Mutation Rate and Spectrum from Whole-Genome Sequencing
We identified 31,106 base-substitution mutations, across the 45 sequenced MA lines, which yields a base-substitution mutation rate of 2.34 × 10−8 (SE: 0.01 × 10−8) per site per cell division (table 1 and supplementary table S1, Supplementary Material online).
Table 1.
Substitutions | Counts | Fraction |
---|---|---|
Intergenic regions | 2,480 | 0.080 |
Coding regions | 28,626 | 0.920 |
Synonymous | 6,660 | 0.214 |
Nonsynonymous | 14,903 | 0.479 |
Overlapping/gaps | 7,063 | 0.227 |
Transitions | 30,331 | 0.975 |
AT → GC | 14,886 | 0.479 |
GC → AT | 15,445 | 0.496 |
Transversions | 775 | 0.025 |
AT → TA | 95 | 0.003 |
AT → CG | 90 | 0.003 |
GC → CG | 176 | 0.006 |
GC → TA | 414 | 0.013 |
Note.—“Overlapping” indicates base substitutions falling on nucleotides in overlapped reading frames, which are distinguished from nonsynonymous/synonymous mutations; fraction is the fraction of all base substitutions.

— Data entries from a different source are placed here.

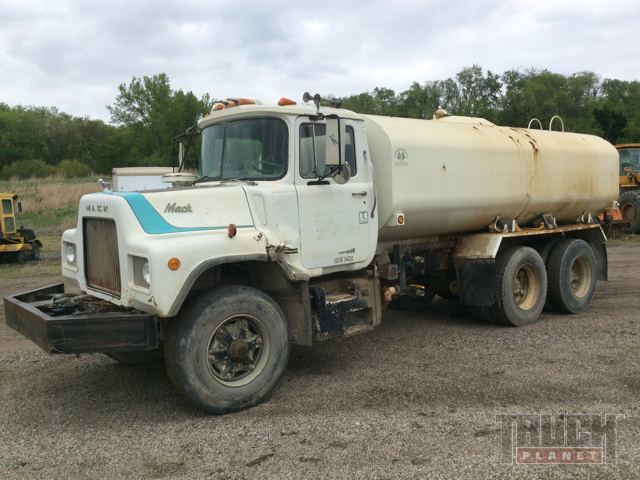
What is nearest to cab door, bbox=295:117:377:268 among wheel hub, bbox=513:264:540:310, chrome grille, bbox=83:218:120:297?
chrome grille, bbox=83:218:120:297

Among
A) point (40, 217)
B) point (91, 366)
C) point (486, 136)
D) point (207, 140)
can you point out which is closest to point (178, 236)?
point (207, 140)

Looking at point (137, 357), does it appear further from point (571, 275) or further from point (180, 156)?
point (571, 275)

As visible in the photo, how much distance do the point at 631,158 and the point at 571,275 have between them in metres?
14.4

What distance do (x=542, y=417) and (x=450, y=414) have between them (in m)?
0.74

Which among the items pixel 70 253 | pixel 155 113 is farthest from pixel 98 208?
pixel 155 113

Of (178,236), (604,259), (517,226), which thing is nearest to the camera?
(178,236)

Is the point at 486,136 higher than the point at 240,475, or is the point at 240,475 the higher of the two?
the point at 486,136

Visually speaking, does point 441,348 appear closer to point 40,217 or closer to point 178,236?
point 178,236

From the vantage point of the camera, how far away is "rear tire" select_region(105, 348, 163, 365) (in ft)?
20.3

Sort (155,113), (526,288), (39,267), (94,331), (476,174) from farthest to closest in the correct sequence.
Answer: (155,113), (39,267), (526,288), (476,174), (94,331)

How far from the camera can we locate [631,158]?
2102cm

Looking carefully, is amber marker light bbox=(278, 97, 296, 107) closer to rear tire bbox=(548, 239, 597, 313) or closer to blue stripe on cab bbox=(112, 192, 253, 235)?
blue stripe on cab bbox=(112, 192, 253, 235)

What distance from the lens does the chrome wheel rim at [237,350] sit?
197 inches

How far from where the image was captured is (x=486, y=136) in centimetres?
783
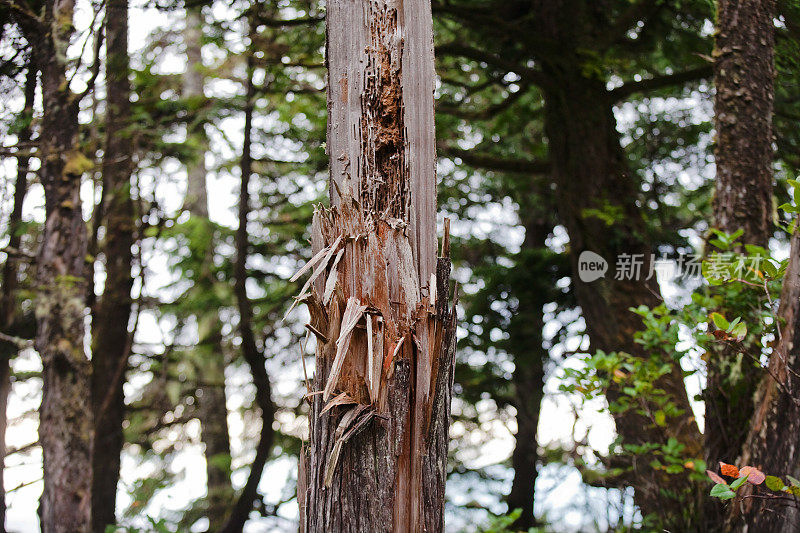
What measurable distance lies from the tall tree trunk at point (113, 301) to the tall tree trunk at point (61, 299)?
1402mm

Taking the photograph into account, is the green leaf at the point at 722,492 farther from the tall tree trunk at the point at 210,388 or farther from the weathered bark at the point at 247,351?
the tall tree trunk at the point at 210,388

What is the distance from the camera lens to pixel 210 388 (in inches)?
386

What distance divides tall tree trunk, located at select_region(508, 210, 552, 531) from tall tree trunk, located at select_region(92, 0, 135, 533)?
14.9 feet

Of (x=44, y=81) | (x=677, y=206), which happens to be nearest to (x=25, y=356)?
(x=44, y=81)

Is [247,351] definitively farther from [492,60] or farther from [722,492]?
[722,492]

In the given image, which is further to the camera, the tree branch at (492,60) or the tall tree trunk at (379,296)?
the tree branch at (492,60)

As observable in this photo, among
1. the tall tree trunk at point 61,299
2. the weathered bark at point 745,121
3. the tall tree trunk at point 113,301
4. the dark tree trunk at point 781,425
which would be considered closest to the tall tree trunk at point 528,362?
the weathered bark at point 745,121

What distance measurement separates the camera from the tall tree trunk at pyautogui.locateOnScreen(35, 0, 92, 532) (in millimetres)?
4809

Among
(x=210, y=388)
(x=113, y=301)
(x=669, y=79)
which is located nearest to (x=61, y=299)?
(x=113, y=301)

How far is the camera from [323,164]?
7098mm

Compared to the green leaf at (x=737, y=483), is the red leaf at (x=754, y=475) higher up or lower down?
higher up

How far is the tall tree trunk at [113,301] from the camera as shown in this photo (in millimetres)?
6730

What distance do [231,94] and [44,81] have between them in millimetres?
3040

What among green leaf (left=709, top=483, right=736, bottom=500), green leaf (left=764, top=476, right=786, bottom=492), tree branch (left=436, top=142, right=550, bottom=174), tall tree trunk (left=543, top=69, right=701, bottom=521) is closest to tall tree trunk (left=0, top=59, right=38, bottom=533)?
tree branch (left=436, top=142, right=550, bottom=174)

On average, 691 base substitutions accumulated in each MA line (fig. 1). We also detected a total of 2,201 small insertion/deletion events (<28 bp in length), 97.73% of which occurred in simple sequence repeat motifs (supplementary table S4, Supplementary Material online). This gives a small-indel mutation rate of 1.65 × 10−9 (SE: 0.03 × 10−9) per site per generation with an insertion bias for this mutator strain, accounting for 6.77% of all detected mutations, a ratio that is close to those observed in Escherichia coli (∼10%), humans (∼6%), and Arabidopsis thaliana (∼10%) (Lee et al. 2012; Lynch 2010b; Ossowski et al. 2010) (supplementary tables S1 and S4, Supplementary Material online). Randomly selected base substitutions and indels from each MA line were directly examined using Sanger sequencing, and each of 75 base substitutions (supplementary table S2, Supplementary Material online) and 67 indels (supplementary table S3, Supplementary Material online) were validated, supporting the accuracy of the mutation analyses.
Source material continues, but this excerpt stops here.